Abstract WP320: Microemboli Model of Vascular Cognitive Impairment/Dementia (VCID) Presents With Long-Term Brain Tissue Hypoxia: Relevance to Endothelin-1 (ET-1)

Abstract

Diabetes doubles the risk of VCID but the underlying reasons remain unclear. Given that diabetes mediates early endothelial dysfunction and activates the ET system, post-mortem brain ET-1 levels correlate with tissue hypoxia and disease severity in patients with dementia, and microemboli (ME) are more common in diabetic individuals, the goals of the current study were to investigate 1) the relationship between the brain ET system, hypoxia and neuroinflammation in a clinically relevant model of VCID, and 2) the impact of improving endothelial function on the ET system.
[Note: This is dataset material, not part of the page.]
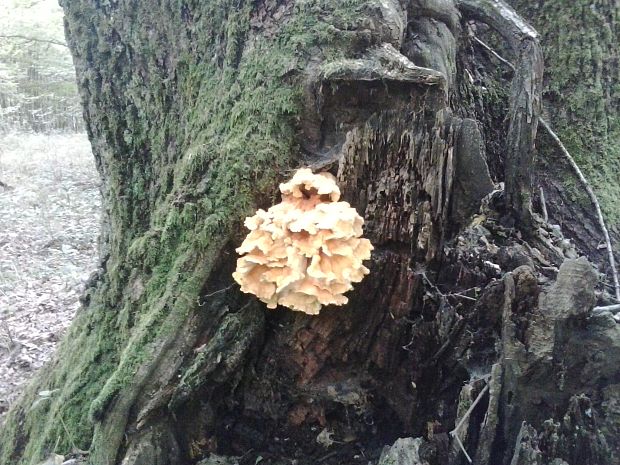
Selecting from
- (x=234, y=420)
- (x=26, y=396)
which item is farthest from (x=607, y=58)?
(x=26, y=396)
At 10 weeks after the onset of diabetes, control and diabetic rats received cholesterol crystal ME (40-70 μm) injections and were monitored for 16 weeks. Another cohort received isosorbide mononitrate (ISMN, 75 mg/kg/day) and cilostazol (CZL, 60 mg/kg/day). Behavioral tests included novel object recognition (NOR) and Y-maze. After termination, brain tissue levels of ET-1/ETA/ETB, hypoxia markers myelin-associated glycoprotein (MAG), proteolipid protein-1 (PLP-1) and hypoxia-inducible factor-1α (HIF-1α), and microglia activation were analyzed by ELISA and immunoblotting. Diabetic animals had baseline deficits in certain cognitive domains that progressively worsened and treatment with (ISMN/CZL) prevented decline in cognitive function. HIF-1α levels were higher and MAG levels were lower in the ME cohorts indicating tissue hypoxia. MAG/PLP-1 ratio was even lower in diabetic ME animals (Table 1). ISMN/CZL treatment reduced HIF1α levels in the brain. While there was no dramatic change in plasma and brain tissue ET-1 levels, brain ET-1 levels correlated with HIF-1α (r 2 =0.53, p=0.0073) and MAG/PLP (r 2 =0.45, p=0.0167) in this model of VCID. The causal relationship between ET-1 and brain hypoxia, as well as neuroinflammation, needs further investigation. Strategies to improve vascular function by modulation of the ET system blockade can be a preventive and therapeutic strategy for VCID.